The availability of multiple excellent softwares implementing different robust heuristics is clearly an asset for the end user: reliable results might be identified because they remain stable across softwares and methods. However, most users chose one single main software for their analyses, and this choice is sometimes dictated by availability of functionalities of importance but that do not pertain to the performances of the specific heuristic implemented (*e.g*., ability to perform batch analyses, availability of GTR nucleotide substitution model [30] or of rate heterogeneity [31–33], possibility to partition data). Finally, given that the need to infer large trees is critical in multiple biological disciplines, the non-specialist can be baffled by the large number of available heuristics, parameters, and softwares, such that the most user-friendly tools are often preferred even if more robust or more efficient (but less user-friendly) softwares are available. There is therefore a challenge to supply softwares that are easy to use for the non-specialist, provide flexibility for the specialist, and allow fast and robust inference for both.

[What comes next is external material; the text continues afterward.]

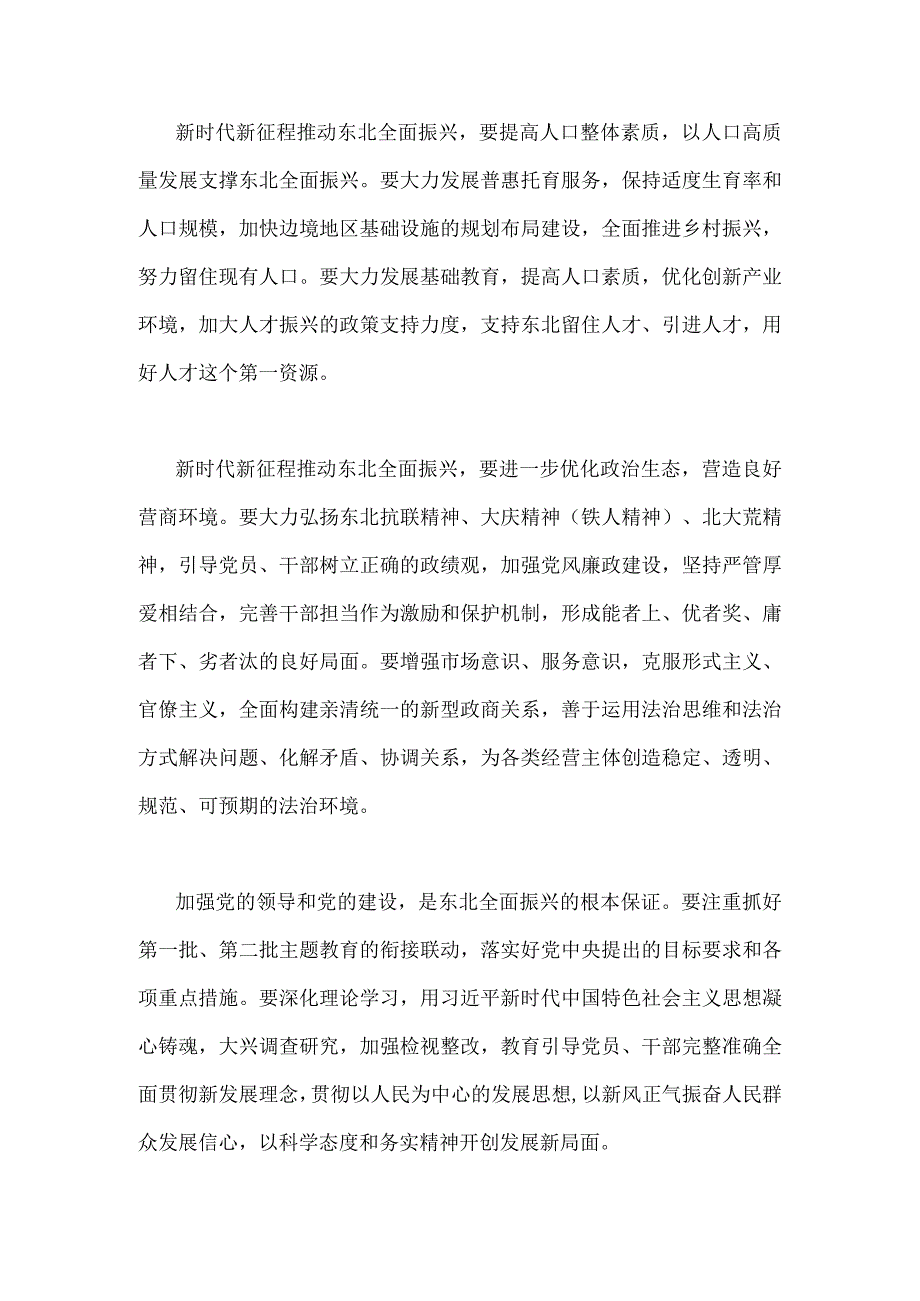 新时代新征程推动东北全面振兴，要提高人口整体素质，以人口高质量发展支撑东北全面振兴。要大力发展普惠托育服务，保持适度生育率和人口规模，加快边境地区基础设施的规划布局建设，全面推进乡村振兴，努力留住现有人口。要大力发展基础教育，提高人口素质，优化创新产业环境，加大人才振兴的政策支持力度，支持东北留住人才、引进人才，用好人才这个第一资源。

新时代新征程推动东北全面振兴，要进一步优化政治生态，营造良好营商环境。要大力弘扬东北抗联精神、大庆精神（铁人精神）、北大荒精神，引导党员、干部树立正确的政绩观，加强党风廉政建设，坚持严管厚爱相结合，完善干部担当作为激励和保护机制，形成能者上、优者奖、庸者下、劣者汰的良好局面。要增强市场意识、服务意识，克服形式主义、官僚主义，全面构建亲清统一的新型政商关系，善于运用法治思维和法治方式解决问题、化解矛盾、协调关系，为各类经营主体创造稳定、透明、规范、可预期的法治环境。

加强党的领导和党的建设，是东北全面振兴的根本保证。要注重抓好第一批、第二批主题教育的衔接联动，落实好党中央提出的目标要求和各项重点措施。要深化理论学习，用习近平新时代中国特色社会主义思想凝心铸魂，大兴调查研究，加强检视整改，教育引导党员、干部完整准确全面贯彻新发展理念，贯彻以人民为中心的发展思想，以新风正气振奋人民群众发展信心，以科学态度和务实精神开创发展新局面。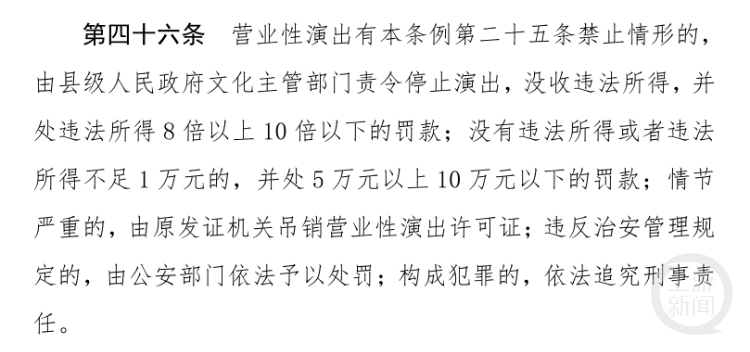 第四十六条　营业性演出有本条例第二十五条禁止情形的，由县级人民政府文化主管部门责令停止演出，没收违法所得，并处违法所得 8 倍以上 10 倍以下的罚款；没有违法所得或者违法所得不足 1 万元的，并处 5 万元以上 10 万元以下的罚款；情节严重的，由原发证机关吊销营业性演出许可证；违反治安管理规定的，由公安部门依法予以处罚；构成犯罪的，依法追究刑事责任。

上游新闻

The Metapopulation Genetic Algorithm (MetaGA; [23]) is an evolutionary computation heuristic in which several populations of trees exchange topological information which is used to guide the GA operators for much faster convergence. Despite the fact that the metaGA had been implemented in a simple and unoptimized software (metaPIGA v1) together with simple nucleotide substitution models, an approximate rate heterogeneity method, and only a low number of functionalities, is has been shown as one of the most efficient heuristics under the ML criterion [23, 34, 35]. Furthermore, it has been suggested that multiple metaGA searches provide an estimate of the posterior probability distribution of possible trees [23] although this proposition clearly warrants much further investigation. Here, we present MetaPIGA-2.0 the first phase of a robust implementation of the MetaGA (and other stochastic methods such as a classical Genetic Algorithm and Simulated Annealing) together with complex substitution models, rate heterogeneity, and high parameterization for the phylogeneticist, as well as an ergonomic interface and easy-to-use functionalities for the non-specialist.